For those making the transition from part-time to full-time employment, the RTO landscape creates a genuine opportunity. Many organisations are struggling to find qualified candidates who can commit to the office presence they are now requiring. Demonstrating willingness to engage with a structured hybrid or in-office model — while clearly articulating the skills and contributions you bring — positions you as a lower-risk, higher-value candidate in a market where that combination is genuinely scarce.
Staffing firms are particularly useful allies here. Working with a staffing agency gives you access to roles across a wide range of organisations, including many that don't advertise publicly. A staffing agency to fill roles with genuine full-time pathways can help part-time workers step into permanent positions in environments where the working model is already transparent and clearly defined — removing the ambiguity that so often derails candidate decisions at the offer stage.
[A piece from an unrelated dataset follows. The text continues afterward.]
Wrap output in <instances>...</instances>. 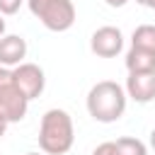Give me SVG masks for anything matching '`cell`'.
I'll list each match as a JSON object with an SVG mask.
<instances>
[{"mask_svg":"<svg viewBox=\"0 0 155 155\" xmlns=\"http://www.w3.org/2000/svg\"><path fill=\"white\" fill-rule=\"evenodd\" d=\"M126 90L114 80H99L87 92V111L99 124H114L126 111Z\"/></svg>","mask_w":155,"mask_h":155,"instance_id":"obj_1","label":"cell"},{"mask_svg":"<svg viewBox=\"0 0 155 155\" xmlns=\"http://www.w3.org/2000/svg\"><path fill=\"white\" fill-rule=\"evenodd\" d=\"M75 143V128L73 119L65 109H48L41 116L39 126V148L46 155H65Z\"/></svg>","mask_w":155,"mask_h":155,"instance_id":"obj_2","label":"cell"},{"mask_svg":"<svg viewBox=\"0 0 155 155\" xmlns=\"http://www.w3.org/2000/svg\"><path fill=\"white\" fill-rule=\"evenodd\" d=\"M27 7L48 31H68L75 24L73 0H27Z\"/></svg>","mask_w":155,"mask_h":155,"instance_id":"obj_3","label":"cell"},{"mask_svg":"<svg viewBox=\"0 0 155 155\" xmlns=\"http://www.w3.org/2000/svg\"><path fill=\"white\" fill-rule=\"evenodd\" d=\"M27 109H29V99L17 87L12 78V68L0 65V111L10 119V124H15L27 116Z\"/></svg>","mask_w":155,"mask_h":155,"instance_id":"obj_4","label":"cell"},{"mask_svg":"<svg viewBox=\"0 0 155 155\" xmlns=\"http://www.w3.org/2000/svg\"><path fill=\"white\" fill-rule=\"evenodd\" d=\"M12 78L17 82V87L22 90V94L31 102L36 97H41L44 87H46V75L36 63H19L12 68Z\"/></svg>","mask_w":155,"mask_h":155,"instance_id":"obj_5","label":"cell"},{"mask_svg":"<svg viewBox=\"0 0 155 155\" xmlns=\"http://www.w3.org/2000/svg\"><path fill=\"white\" fill-rule=\"evenodd\" d=\"M90 48L99 58H114V56H119L121 48H124V34H121V29L111 27V24L94 29V34L90 39Z\"/></svg>","mask_w":155,"mask_h":155,"instance_id":"obj_6","label":"cell"},{"mask_svg":"<svg viewBox=\"0 0 155 155\" xmlns=\"http://www.w3.org/2000/svg\"><path fill=\"white\" fill-rule=\"evenodd\" d=\"M126 94L138 102V104H148L155 99V70L153 73H128L126 78Z\"/></svg>","mask_w":155,"mask_h":155,"instance_id":"obj_7","label":"cell"},{"mask_svg":"<svg viewBox=\"0 0 155 155\" xmlns=\"http://www.w3.org/2000/svg\"><path fill=\"white\" fill-rule=\"evenodd\" d=\"M24 56H27V41L19 34L0 36V65L15 68V65L24 63Z\"/></svg>","mask_w":155,"mask_h":155,"instance_id":"obj_8","label":"cell"},{"mask_svg":"<svg viewBox=\"0 0 155 155\" xmlns=\"http://www.w3.org/2000/svg\"><path fill=\"white\" fill-rule=\"evenodd\" d=\"M126 70L128 73H153L155 70V53L131 46L126 51Z\"/></svg>","mask_w":155,"mask_h":155,"instance_id":"obj_9","label":"cell"},{"mask_svg":"<svg viewBox=\"0 0 155 155\" xmlns=\"http://www.w3.org/2000/svg\"><path fill=\"white\" fill-rule=\"evenodd\" d=\"M131 46L136 48H145L155 53V24H140L133 29L131 34Z\"/></svg>","mask_w":155,"mask_h":155,"instance_id":"obj_10","label":"cell"},{"mask_svg":"<svg viewBox=\"0 0 155 155\" xmlns=\"http://www.w3.org/2000/svg\"><path fill=\"white\" fill-rule=\"evenodd\" d=\"M116 150H119V155H148L145 143L138 140V138H133V136L116 138Z\"/></svg>","mask_w":155,"mask_h":155,"instance_id":"obj_11","label":"cell"},{"mask_svg":"<svg viewBox=\"0 0 155 155\" xmlns=\"http://www.w3.org/2000/svg\"><path fill=\"white\" fill-rule=\"evenodd\" d=\"M92 155H119L116 140H104V143H99V145L92 150Z\"/></svg>","mask_w":155,"mask_h":155,"instance_id":"obj_12","label":"cell"},{"mask_svg":"<svg viewBox=\"0 0 155 155\" xmlns=\"http://www.w3.org/2000/svg\"><path fill=\"white\" fill-rule=\"evenodd\" d=\"M24 0H0V15H15Z\"/></svg>","mask_w":155,"mask_h":155,"instance_id":"obj_13","label":"cell"},{"mask_svg":"<svg viewBox=\"0 0 155 155\" xmlns=\"http://www.w3.org/2000/svg\"><path fill=\"white\" fill-rule=\"evenodd\" d=\"M7 126H10V119H7V116H5L2 111H0V138L5 136V131H7Z\"/></svg>","mask_w":155,"mask_h":155,"instance_id":"obj_14","label":"cell"},{"mask_svg":"<svg viewBox=\"0 0 155 155\" xmlns=\"http://www.w3.org/2000/svg\"><path fill=\"white\" fill-rule=\"evenodd\" d=\"M104 2H107L109 7H124V5L128 2V0H104Z\"/></svg>","mask_w":155,"mask_h":155,"instance_id":"obj_15","label":"cell"},{"mask_svg":"<svg viewBox=\"0 0 155 155\" xmlns=\"http://www.w3.org/2000/svg\"><path fill=\"white\" fill-rule=\"evenodd\" d=\"M150 148H153V150H155V128H153V131H150Z\"/></svg>","mask_w":155,"mask_h":155,"instance_id":"obj_16","label":"cell"},{"mask_svg":"<svg viewBox=\"0 0 155 155\" xmlns=\"http://www.w3.org/2000/svg\"><path fill=\"white\" fill-rule=\"evenodd\" d=\"M0 36H5V19H2V15H0Z\"/></svg>","mask_w":155,"mask_h":155,"instance_id":"obj_17","label":"cell"},{"mask_svg":"<svg viewBox=\"0 0 155 155\" xmlns=\"http://www.w3.org/2000/svg\"><path fill=\"white\" fill-rule=\"evenodd\" d=\"M136 2H138V5H145V7L150 5V0H136Z\"/></svg>","mask_w":155,"mask_h":155,"instance_id":"obj_18","label":"cell"},{"mask_svg":"<svg viewBox=\"0 0 155 155\" xmlns=\"http://www.w3.org/2000/svg\"><path fill=\"white\" fill-rule=\"evenodd\" d=\"M148 7H150V10H155V0H150V5H148Z\"/></svg>","mask_w":155,"mask_h":155,"instance_id":"obj_19","label":"cell"},{"mask_svg":"<svg viewBox=\"0 0 155 155\" xmlns=\"http://www.w3.org/2000/svg\"><path fill=\"white\" fill-rule=\"evenodd\" d=\"M27 155H39V153H27Z\"/></svg>","mask_w":155,"mask_h":155,"instance_id":"obj_20","label":"cell"}]
</instances>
The return-to-office push in Australia is real, legally complex, and directly affecting the ability of organisations to attract and retain talent. Employers who treat it as a mandate to issue rather than a strategy to design will pay the price in departures, reduced candidate quality, and an employer brand that makes the hiring process harder than it needs to be.
The organisations that get this right in 2026 will be those who communicate clearly, design policies with individual circumstances in mind, and understand that in today's labour market, flexibility is not a concession. It is a competitive advantage.